According to the Mosintiwu Institute, a civil peace organization in Poso and the surrounding area, the MIT carried out at least four sadistic murders in the region from January to November this year. The victims were Muslims, Christians and Hindus. All of them were farmers.
The latest atrocity by the MIT group which, according to police, is led by Ali Ahmad alias Ali Kalora, took place on November 27. The group set fire to seven homes—one of which was usually used as a house of worship for the Salvation Army Church. Four people died in the violence.
The MIT has reportedly carried out guerrilla activities in the last eight years in the jungles and villages of Poso, Parigi Moutong and Sigi Regencies, all of which border each other. Bloody conflicts between different religious communities afflicted the region, particularly Poso and Sigi, between 1998 and 2001. Local people immediately linked the November 27 attacks by the MIT with this dark history. However, according to research carried out by the Mosintiwu Institute, the crimes by this group appeared not to be targeted against a particular religious community.
The continued existence of the MIT for so many years in the region is surprising because since 2016, the government has deployed troops from the Indonesian Military (TNI) together with police officers in the Tinombala task force, which comprises around 3,000 personnel from the Police Mobile Brigade, the Army Strategic Reserves Command, Marines, Raiders and Special Forces Command.
The Tinombala task force shot dead Santoso, the MIT leader before Ali Kalora, in 2016. The security forces claimed that after the death of Santoso, membership of MIT declined. Despite this, Operation Tinombala was extended. According to the Mosintiwu Institute, local people have often fallen victim to stray bullets from the security forces. At least three farmers have died this way in 2020.
Local people are trapped. They are afraid of being labeled police informers by the MIT group. At the same time, they are frightened of being accused by the security forces of being members of the MIT. As a result, they have left their homes and the land that they cultivate. They are the main victims of the MIT group’s crimes, which have been accompanied by the large-scale deployment of security forces.
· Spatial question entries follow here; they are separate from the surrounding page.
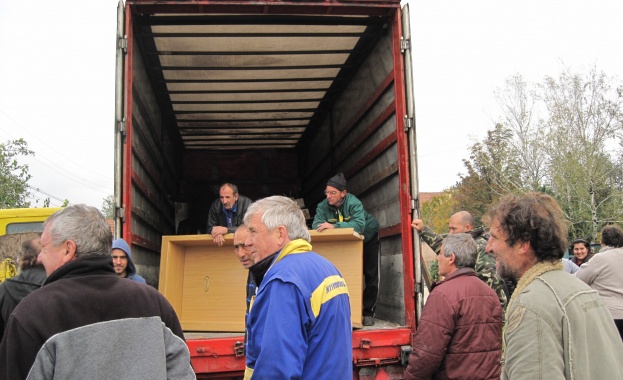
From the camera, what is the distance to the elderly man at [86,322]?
1857 mm

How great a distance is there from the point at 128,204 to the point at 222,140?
19.4 ft

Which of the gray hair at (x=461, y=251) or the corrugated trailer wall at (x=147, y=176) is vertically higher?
the corrugated trailer wall at (x=147, y=176)

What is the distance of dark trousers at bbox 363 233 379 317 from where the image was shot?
234 inches

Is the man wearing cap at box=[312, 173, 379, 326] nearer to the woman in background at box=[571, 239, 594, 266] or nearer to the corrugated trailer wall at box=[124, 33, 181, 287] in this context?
the corrugated trailer wall at box=[124, 33, 181, 287]

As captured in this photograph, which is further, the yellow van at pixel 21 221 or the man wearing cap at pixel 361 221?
the yellow van at pixel 21 221

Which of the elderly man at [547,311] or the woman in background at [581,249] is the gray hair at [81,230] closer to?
the elderly man at [547,311]

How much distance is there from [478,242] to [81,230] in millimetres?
3443

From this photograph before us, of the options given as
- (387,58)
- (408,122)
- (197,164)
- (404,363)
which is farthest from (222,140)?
(404,363)

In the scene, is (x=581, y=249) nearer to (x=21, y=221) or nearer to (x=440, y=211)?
(x=21, y=221)

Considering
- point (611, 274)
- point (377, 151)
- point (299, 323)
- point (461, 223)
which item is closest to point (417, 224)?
point (461, 223)

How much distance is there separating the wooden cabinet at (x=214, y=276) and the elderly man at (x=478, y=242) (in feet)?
1.94

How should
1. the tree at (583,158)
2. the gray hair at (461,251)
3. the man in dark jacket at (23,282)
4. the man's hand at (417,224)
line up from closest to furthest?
the man in dark jacket at (23,282) → the gray hair at (461,251) → the man's hand at (417,224) → the tree at (583,158)

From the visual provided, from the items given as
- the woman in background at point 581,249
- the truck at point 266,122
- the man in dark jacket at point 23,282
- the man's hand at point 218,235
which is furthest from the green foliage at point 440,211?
the man in dark jacket at point 23,282

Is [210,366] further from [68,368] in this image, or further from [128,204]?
[68,368]
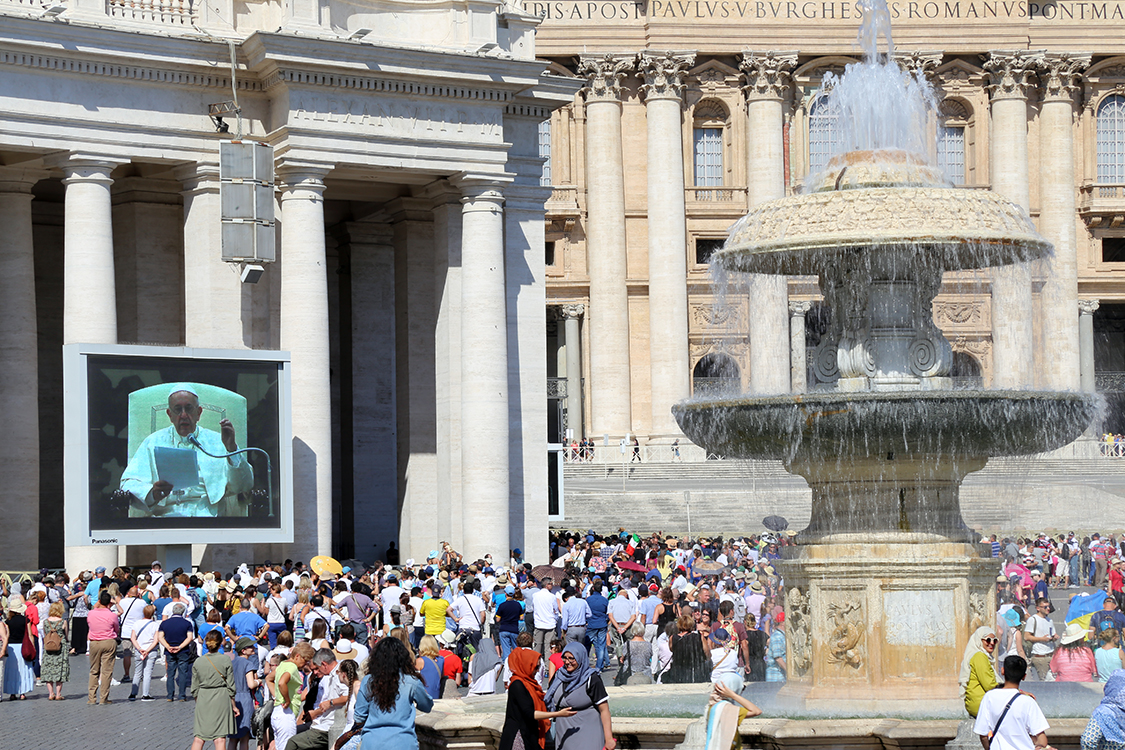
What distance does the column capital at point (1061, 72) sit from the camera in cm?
5341

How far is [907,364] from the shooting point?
42.6ft

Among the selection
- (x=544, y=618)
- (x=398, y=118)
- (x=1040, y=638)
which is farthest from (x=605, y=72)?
(x=1040, y=638)

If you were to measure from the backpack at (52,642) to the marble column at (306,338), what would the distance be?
8619 mm

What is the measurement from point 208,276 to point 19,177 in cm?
353

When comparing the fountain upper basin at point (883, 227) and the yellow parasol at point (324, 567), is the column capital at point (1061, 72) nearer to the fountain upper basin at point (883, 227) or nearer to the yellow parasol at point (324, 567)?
the yellow parasol at point (324, 567)

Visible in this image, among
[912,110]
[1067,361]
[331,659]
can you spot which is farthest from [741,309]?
[331,659]

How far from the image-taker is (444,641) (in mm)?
18578

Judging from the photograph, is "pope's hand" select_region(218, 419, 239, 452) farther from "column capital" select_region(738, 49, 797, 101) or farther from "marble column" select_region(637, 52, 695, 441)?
"column capital" select_region(738, 49, 797, 101)

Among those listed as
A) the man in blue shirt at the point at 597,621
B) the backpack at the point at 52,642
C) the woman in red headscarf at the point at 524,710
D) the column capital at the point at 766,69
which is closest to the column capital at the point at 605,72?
the column capital at the point at 766,69

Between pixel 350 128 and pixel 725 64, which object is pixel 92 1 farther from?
pixel 725 64

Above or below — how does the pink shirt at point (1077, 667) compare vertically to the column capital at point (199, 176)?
below

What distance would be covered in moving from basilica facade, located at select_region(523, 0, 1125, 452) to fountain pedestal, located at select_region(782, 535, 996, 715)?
36.9 m

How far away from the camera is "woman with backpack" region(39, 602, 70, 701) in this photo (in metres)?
17.9

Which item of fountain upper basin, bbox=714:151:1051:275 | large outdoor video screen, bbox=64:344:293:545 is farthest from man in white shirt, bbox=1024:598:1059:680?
large outdoor video screen, bbox=64:344:293:545
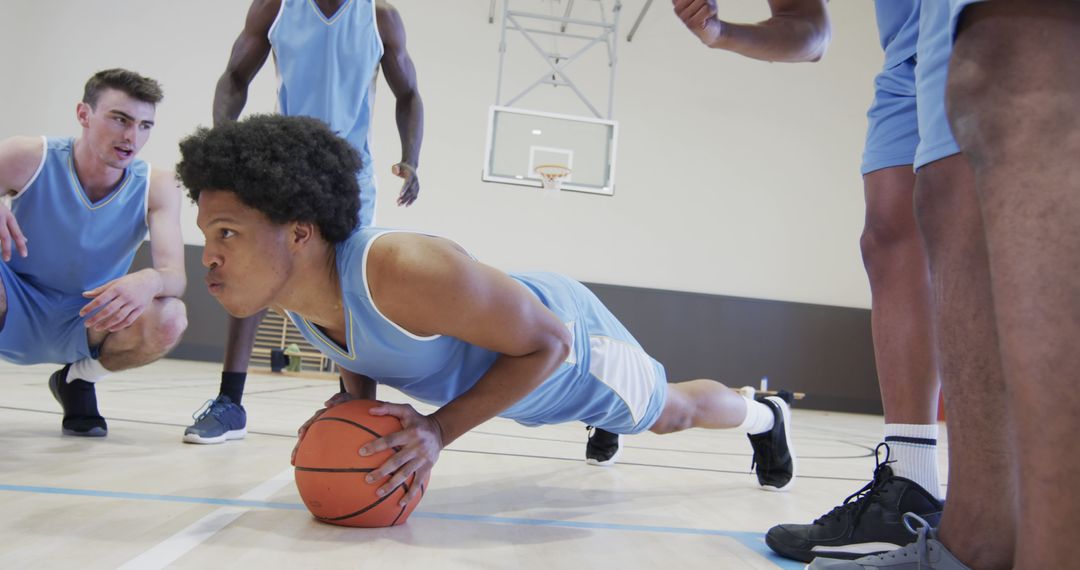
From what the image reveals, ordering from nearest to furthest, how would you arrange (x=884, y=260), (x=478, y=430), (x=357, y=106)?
(x=884, y=260), (x=357, y=106), (x=478, y=430)

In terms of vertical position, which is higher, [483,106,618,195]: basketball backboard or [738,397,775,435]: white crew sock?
[483,106,618,195]: basketball backboard

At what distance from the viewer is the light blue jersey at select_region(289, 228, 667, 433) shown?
1.55 metres

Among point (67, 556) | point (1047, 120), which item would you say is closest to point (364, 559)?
point (67, 556)

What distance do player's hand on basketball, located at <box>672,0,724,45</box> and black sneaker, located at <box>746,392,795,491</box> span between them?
130 cm

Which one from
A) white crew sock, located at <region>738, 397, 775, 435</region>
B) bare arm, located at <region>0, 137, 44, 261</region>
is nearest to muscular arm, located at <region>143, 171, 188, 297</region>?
bare arm, located at <region>0, 137, 44, 261</region>

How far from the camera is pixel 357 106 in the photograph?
283 cm

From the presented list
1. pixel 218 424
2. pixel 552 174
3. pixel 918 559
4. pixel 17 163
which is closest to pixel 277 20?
pixel 17 163

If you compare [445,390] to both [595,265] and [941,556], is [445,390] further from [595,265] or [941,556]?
[595,265]

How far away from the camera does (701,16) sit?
1.74m

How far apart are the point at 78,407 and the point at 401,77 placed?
5.47 ft

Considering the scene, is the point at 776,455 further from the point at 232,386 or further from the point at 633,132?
the point at 633,132

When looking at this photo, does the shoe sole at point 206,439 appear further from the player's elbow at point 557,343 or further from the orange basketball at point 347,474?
the player's elbow at point 557,343

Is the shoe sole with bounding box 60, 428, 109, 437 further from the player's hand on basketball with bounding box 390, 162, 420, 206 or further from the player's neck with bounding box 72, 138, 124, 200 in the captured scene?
the player's hand on basketball with bounding box 390, 162, 420, 206

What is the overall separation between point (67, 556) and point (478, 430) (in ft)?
8.54
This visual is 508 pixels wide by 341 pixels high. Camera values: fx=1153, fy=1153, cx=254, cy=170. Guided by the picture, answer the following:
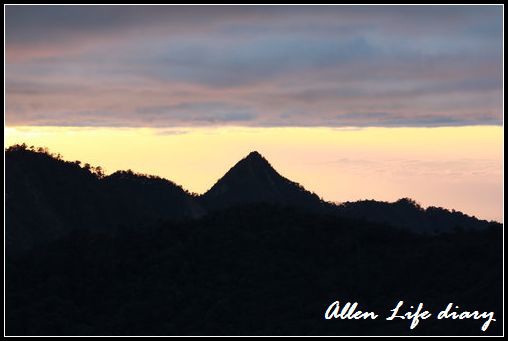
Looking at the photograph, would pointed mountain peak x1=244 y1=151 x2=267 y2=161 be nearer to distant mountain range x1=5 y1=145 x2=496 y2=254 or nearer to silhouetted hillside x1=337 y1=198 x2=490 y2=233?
distant mountain range x1=5 y1=145 x2=496 y2=254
The government should reevaluate the deployment of troops to South Sulawesi, especially after their failure to protect local people who have been repeatedly attacked by the MIT group this year. The increase in the number of soldiers deployed to the region should not be continued.
The military should not yet be involved in responding to this terrorism. The Indonesian Military Law allows for military operations other than war, which can be interpreted as including anti-terror actions, but this type of operation must obtain the approval of the House of Representatives (DPR). The Anti-terror Law also allows for the involvement of the military in the war on terrorism, but the draft presidential regulation to implement this is still being deliberated by the DPR.
As a result, the military can only operate under the command of the police. And the presence of troops cannot be permanent—as is the case with Operation Tinombala—but should depend on the situation on the ground. This means the deployment of soldiers can only go ahead if there is the possibility that the police are unable to deal with the problem.
The series of attacks on farmers in Sigi by the MIT group cannot yet be categorized this way. Therefore, the police should try harder to arrest the people responsible for the killings.